§ Study text
━━━━━━━━━━

# how far to sight in my 22



## 22LRSQUIRRELKILLER (May 30, 2009)

I have a 22LR.I always use the CCI Mini-Mags.Its dead on out to 30 yards but I need to sight in farther than 30yrds.I have already killed 1 squirrel at 25 yards but i want to test my gun to how far it will shoot.


----------



## H2OfowlND (Feb 10, 2003)

In the past I've sighted mine to 75 yards and even 100 yards. A good bet would be to go for 50 yards and set out targets at 10 yard increments beyond the 50 mark and learn where your gun shoots. Practice, practice, practice. I've put thousands of rounds down range with the .22's I've owned. I got my first one when I was 4 years old, I'm 31 now. When you are sighting in and also hunting, shoot the same bullets or you'll be off. If you want to know what a .22 will do at 75 and even 100 yards, put an apple out and see what happens. Good luck!

H2OfowlND


----------



## gunattic (Jan 9, 2005)

If you've got a fine shooting 22 I'd sight in for 50, or better yet, 75 yards. If you have scope turrets that are easy to turn, take note of where they have to be for 25yds, 50, 75, and 100, then it's easy to take those shots with a dead on hold. You'll need a good calm day to sight in, and you'll have to make adjustments for winds, and that will take a lot of practice and experience to judge that.
If you learn to shoot a 22 good, there isn't a rifle you can't learn to shoot. The bullet spends a lot of time in the barrel before it exits the muzzle, so good follow through is important.
Have fun.


----------



## ImpalaSSpeed96 (Aug 25, 2008)

I found that the bullet drops to significantly to sight it in for anything farther than 50 yards. 75 is the absolute max I would shoot. I have shot groundhogs at 75 yards before, but missed many at 100+...


----------



## gunattic (Jan 9, 2005)

they shoot rimfire silhouette all day long at 100 meters.. it can be done... those darn rams at 100 meters are small.. not as bad as those blasted turkeys at 77mtrs though.


----------



## bigpipesT (Apr 12, 2009)

50 yards is perfect.


----------



## 22LRSQUIRRELKILLER (May 30, 2009)

thanks.i just read you guys posts and i decided to sight it in somewhere between 50 and 75.Then i will put paper targets up a little ways from it and see how it shoots so i can judge while hunting squirrels and rabits.


----------



## diggity (Jan 26, 2007)

Don't be scared to take it out to 100 yards to see if you can hold an inch and a half group.

Good luck with your shooting.


----------



## Yankeebillie (Jul 26, 2009)

I sight dead on at 50 yds with the most accurate ammo I can find


----------

━━━━━━━━━━

§ Data shown
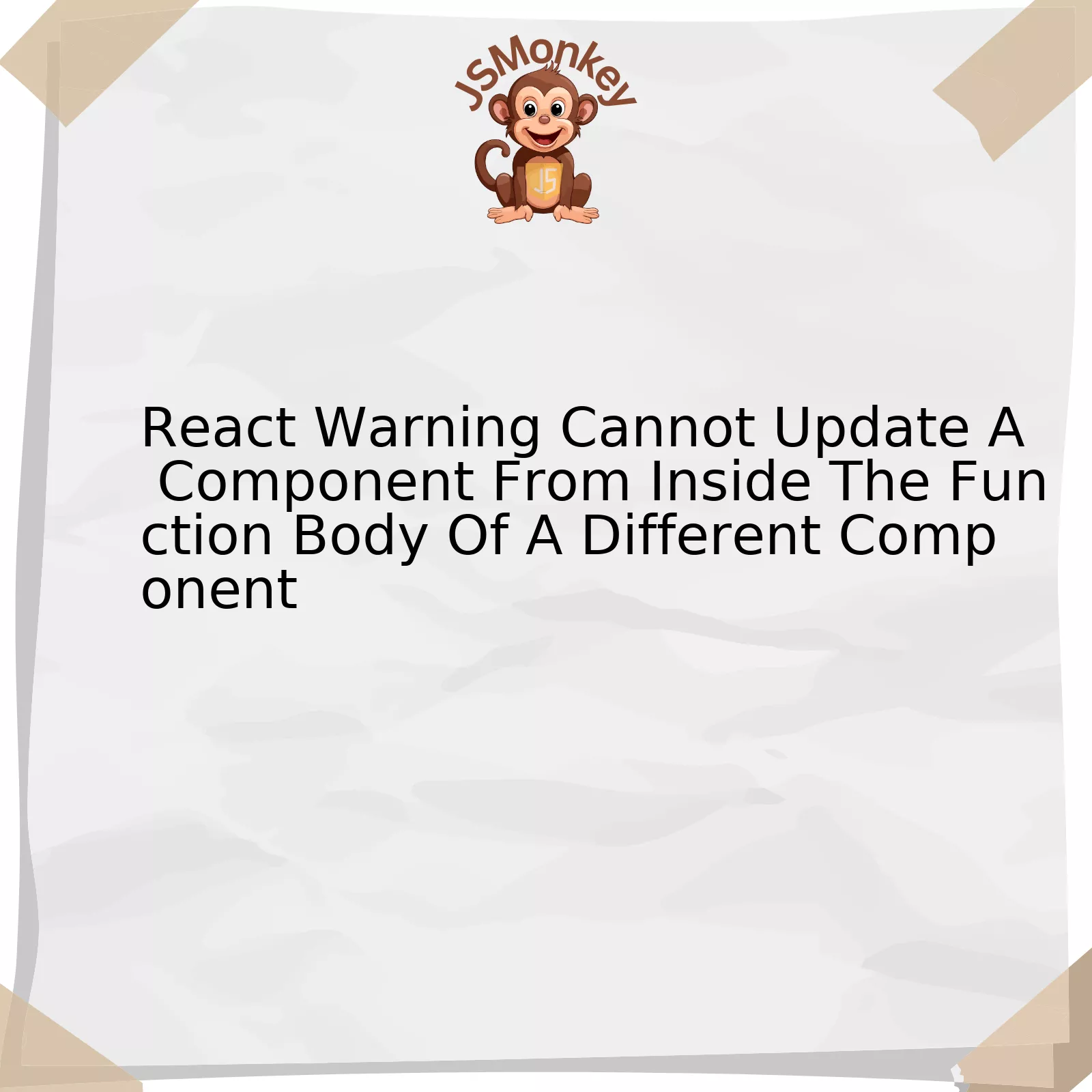 React Warning Cannot Update A Component From Inside The Function Body Of A Different Component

━━━━━━━━━━

§ To do
Can you reproduce word for word the passage of the .22 sighting-in thread between "thanks.i just read" and "squirrels and rabits.", inclusive?

§ Worked solution
thanks.i just read you guys posts and i decided to sight it in somewhere between 50 and 75.Then i will put paper targets up a little ways from it and see how it shoots so i can judge while hunting squirrels and rabits.